Sakana's answer isn't a new mega-model. It's a system designed so that no single provider is a point of failure.

"Collective intelligence serves as the practical hedge against this concentration of power." — Sakana AI

Fugu's agent pool is explicitly swappable. If a provider restricts access, Fugu routes around the disruption. As new models arrive — including Sakana's own — they fold into the pool and pass the gains to users automatically.

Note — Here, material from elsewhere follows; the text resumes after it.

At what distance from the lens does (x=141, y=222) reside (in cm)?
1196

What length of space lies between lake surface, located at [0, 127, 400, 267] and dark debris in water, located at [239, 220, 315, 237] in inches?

Live WorkshopAug 1–2, 2026 · 2 days

Claude for Work

Use Claude as a thought partner for writing, research & decisions — no coding required. 2 live sessions with Yash Thakker.

Register now

Claude for Work is a 2-day live workshop on using Claude to supercharge your daily work — writing, research, analysis, and decision-making — without any coding required. Learn how to set up Claude Projects with custom instructions, run deep-research sprints, co-write documents that sound like you, and build repeatable prompt systems for your team. August 1–2, 2026. Hosted by Yash Thakker, founder of AISOLO Technologies, instructor to 350,000+ students.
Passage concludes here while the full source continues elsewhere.